Hello, I am new to R programming and struggling to solve what appears to be a simple problem in cleaning a dataset. If anyone browsing has the knowledge and could share it with me that would be fantastic for my learning.
Here is my problem:
I am trying to manipulate the column "unit_price" which is a Class :character and the values within the column structured as "0,90 €".
I have created a new column named "item_price_euros" with the Class :double to be able to do calculations with the numbers. I am stuck with converting the values from "0,90 €" into "0.90".
Is this a simple case of somehow transforming the delimiter from a comma to a period and dropping the tailing "{space}€"?
you can use a package like the stringr package which comes with very handy string manipulation functions. Wrap those functions into a user written function and you can reshape your currency columns into a numeric format:
x <- '0,90 €'
library('stringr')
x |>
str_remove('\\s€$') |>
str_replace(',', '\\.') |>
as.numeric()
#> [1] 0.9
### as function for convenience
cur_to_num <- function(x){
x |>
str_remove('\\s€$') |>
str_replace(',', '\\.') |>
as.numeric()
}
Data <- data.frame(
cur_col = paste(format(sample(seq.default(0,100,0.01), 1000), decimal.mark = ',', big.mark = '.'), "€")
)
Data$num_col <- cur_to_num(Data$cur_col)
str(Data)
#> 'data.frame': 1000 obs. of 2 variables:
#> $ cur_col: chr "83,44 €" "23,96 €" "14,00 €" "84,71 €" ...
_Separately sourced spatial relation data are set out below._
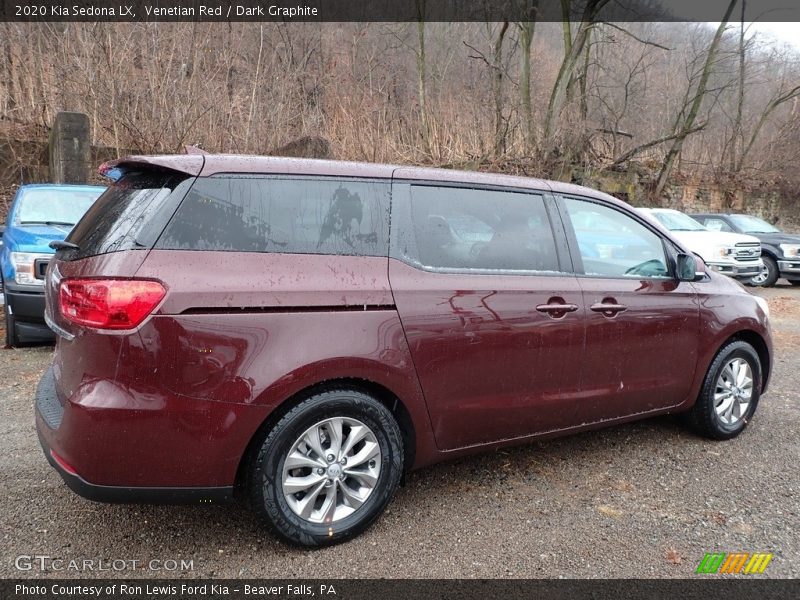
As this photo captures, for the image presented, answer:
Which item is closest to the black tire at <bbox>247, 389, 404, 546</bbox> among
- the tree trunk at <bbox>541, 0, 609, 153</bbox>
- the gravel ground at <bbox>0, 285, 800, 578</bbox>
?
the gravel ground at <bbox>0, 285, 800, 578</bbox>

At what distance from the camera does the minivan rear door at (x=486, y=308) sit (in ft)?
9.06

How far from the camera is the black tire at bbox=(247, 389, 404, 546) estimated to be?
2.42 metres

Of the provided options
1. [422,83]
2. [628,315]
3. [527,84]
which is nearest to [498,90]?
[527,84]

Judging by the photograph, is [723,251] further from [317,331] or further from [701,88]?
[701,88]

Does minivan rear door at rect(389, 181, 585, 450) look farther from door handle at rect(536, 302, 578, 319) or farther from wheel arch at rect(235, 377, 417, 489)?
wheel arch at rect(235, 377, 417, 489)

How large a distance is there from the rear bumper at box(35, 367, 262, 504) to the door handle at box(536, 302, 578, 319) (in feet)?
5.37

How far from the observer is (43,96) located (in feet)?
40.8

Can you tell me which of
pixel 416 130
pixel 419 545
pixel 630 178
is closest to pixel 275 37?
pixel 416 130

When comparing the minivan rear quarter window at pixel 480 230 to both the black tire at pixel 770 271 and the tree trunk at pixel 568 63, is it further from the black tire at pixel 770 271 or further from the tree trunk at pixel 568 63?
the tree trunk at pixel 568 63

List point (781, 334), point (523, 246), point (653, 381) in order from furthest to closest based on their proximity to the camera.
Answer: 1. point (781, 334)
2. point (653, 381)
3. point (523, 246)

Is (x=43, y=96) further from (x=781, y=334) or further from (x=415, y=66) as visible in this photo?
(x=781, y=334)

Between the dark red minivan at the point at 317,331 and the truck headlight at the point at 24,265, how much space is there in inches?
137

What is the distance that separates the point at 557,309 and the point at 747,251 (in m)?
Answer: 11.6

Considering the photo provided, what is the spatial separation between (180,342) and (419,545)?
1.44 metres
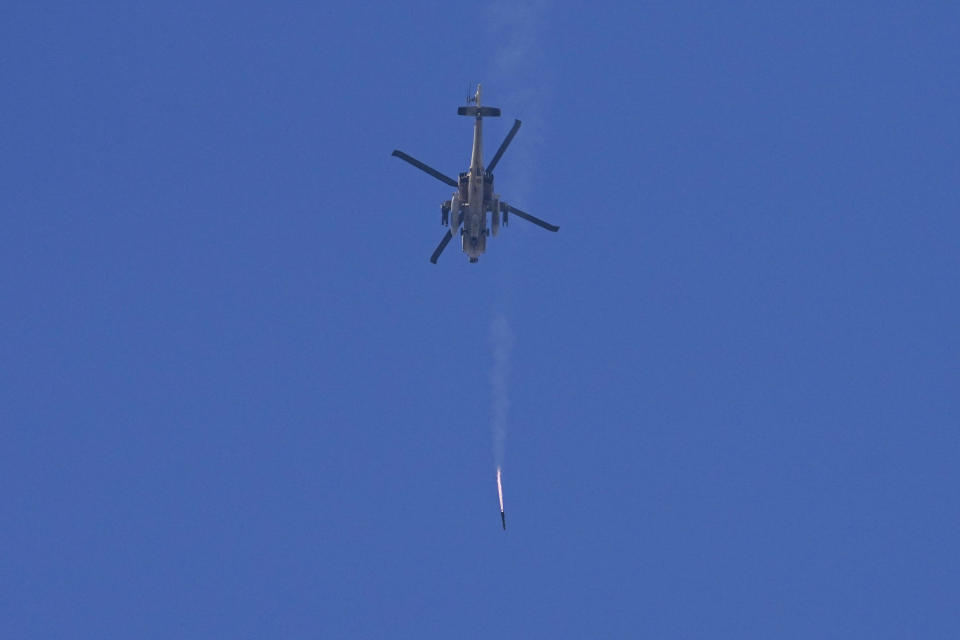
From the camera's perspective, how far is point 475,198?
135 metres

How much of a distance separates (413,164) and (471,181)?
123 inches

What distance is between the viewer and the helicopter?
134625mm

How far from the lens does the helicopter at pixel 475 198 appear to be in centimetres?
13462

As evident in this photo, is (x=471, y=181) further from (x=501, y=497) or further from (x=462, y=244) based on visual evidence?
(x=501, y=497)

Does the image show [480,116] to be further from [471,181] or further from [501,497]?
[501,497]

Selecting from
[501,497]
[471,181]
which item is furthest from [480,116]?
[501,497]

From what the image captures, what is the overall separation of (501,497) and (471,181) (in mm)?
18087

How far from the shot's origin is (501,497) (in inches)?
4929

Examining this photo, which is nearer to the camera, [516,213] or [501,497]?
[501,497]

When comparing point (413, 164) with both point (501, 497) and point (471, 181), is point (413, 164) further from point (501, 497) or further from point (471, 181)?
point (501, 497)

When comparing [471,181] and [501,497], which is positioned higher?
[471,181]

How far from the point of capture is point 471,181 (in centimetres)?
13488

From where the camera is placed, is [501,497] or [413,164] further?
[413,164]

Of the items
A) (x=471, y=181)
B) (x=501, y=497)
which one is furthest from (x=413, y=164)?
(x=501, y=497)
#> $ num_col: num 83.4 24 14 84.7 28.9 ...
The function takes a formatted value like you have stated and just removes the whitespace and the euro currency with a regex, then swaps the comma for a decimal point and converts it to numeric.
Just as a side note for others - a less comfortable way is using base R for string manipulations. It will be often times faster then stringr but as I said less comfortable:
### base R
x <- "24,95 €"
cur_to_num_base <- function(x){
### position of the white space minus 1
pos_ws <- regexpr('\\s',x) - 1
### get the substring
substr <- substring(x, 1, pos_ws)
### replace comma with decimal point
x <- sub(',','\\.',substr)
as.numeric(x)
}
all.equal(cur_to_num(x), cur_to_num_base(x))
#> [1] TRUE
microbenchmark::microbenchmark(
stringr = cur_to_num(x),
base = cur_to_num_base(x),
times = 10000
)
#> Unit: microseconds
#> expr min lq mean median uq max neval
#> stringr 181.9 233.45 375.99381 278.2 391.95 8716.3 10000
#> base 39.8 55.10 86.38915 69.1 92.25 33528.9 10000